Les trois soldats lui tombèrent dessus en même temps, dans un déluge de coups. Il cria encore quelques secondes, puis un coup de chargeur assené en pleine tempe l’assomma net. Ils le traînèrent jusqu’à la Jeep arrêtée au milieu de la chaussée, un soldat au volant. Il était encore évanoui quand le véhicule démarra d’un coup. C’est un virage brutal qui lui fit reprendre conscience. Une pensée lancinante l’assaillit aussitôt : s’il n’avait pas voulu faire une dernière fois l’amour avec My-lai, elle serait encore vivante. Encore étourdi, il se redressa, cria, la bouche pleine de sang, au lieutenant :

— Assassin, salaud ! Le colonel Bouterse saura ce que tu as fait.

Pensant au corps délicat massacré par les projectiles de l’Uzi, il lui cracha en plein visage, moitié salive, moitié sang. Nouveau coup de crosse. Il retomba pensant qu’au moins toute la ville connaîtrait leur crime.

Quant à son ex-copain Bouterse, il ne se faisait aucune illusion. Il se moquait de la Chinoise comme de sa première Uzi. Au contraire, une dose supplémentaire de terreur rendrait les Surinamiens plus malléables.

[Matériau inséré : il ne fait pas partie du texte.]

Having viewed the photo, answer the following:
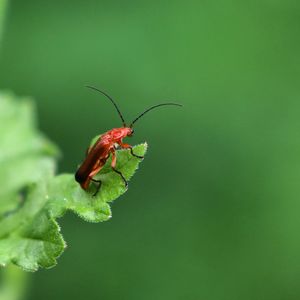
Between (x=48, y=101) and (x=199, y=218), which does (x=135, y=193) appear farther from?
(x=48, y=101)

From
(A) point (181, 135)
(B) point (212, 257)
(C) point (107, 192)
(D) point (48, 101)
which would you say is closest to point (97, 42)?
(D) point (48, 101)

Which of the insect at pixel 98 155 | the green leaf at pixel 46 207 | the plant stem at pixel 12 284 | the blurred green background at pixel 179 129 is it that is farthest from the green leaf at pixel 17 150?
the blurred green background at pixel 179 129

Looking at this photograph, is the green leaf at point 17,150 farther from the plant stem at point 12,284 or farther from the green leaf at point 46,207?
the plant stem at point 12,284

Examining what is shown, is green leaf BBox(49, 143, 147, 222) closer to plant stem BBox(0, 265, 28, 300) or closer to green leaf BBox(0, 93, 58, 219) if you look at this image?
green leaf BBox(0, 93, 58, 219)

Julius Harb devina que la Jeep roulait maintenant sur Anton Dragtenweg, la route longeant le fleuve. Il réalisa brusquement ce que sa capture signifiait pour son pays. Il se demanda où ils allaient. Si c’était Fort Zeelandia, l’ancien Musée de Paramaribo transformé en Quartier Général de la Révolution, cela signifiait l’exécution immédiate. Si, au contraire, on l’emmenait à la caserne Memre Boekoe, il avait un sursis. Son ancien condisciple n’avait sans doute pas encore trouvé un moyen décent de se débarrasser de lui. Il guetta l’allure de la Jeep, tous ses sens en éveil. Fort Zeelandia se trouvait à l’entrée de Paramaribo, au bord du fleuve et la caserne en pleine ville, beaucoup plus loin. Il se redressa doucement, aperçut, sur sa gauche, l’hôtel Torarica.

Encore deux cents mètres.

La Jeep ne ralentit pas. Il vit au passage le casque jaune d’un policier militaire, puis le véhicule s’engagea dans Waterkant, en direction de la caserne Memre Boekoe.

Julius Harb ne mourrait pas cette nuit-là.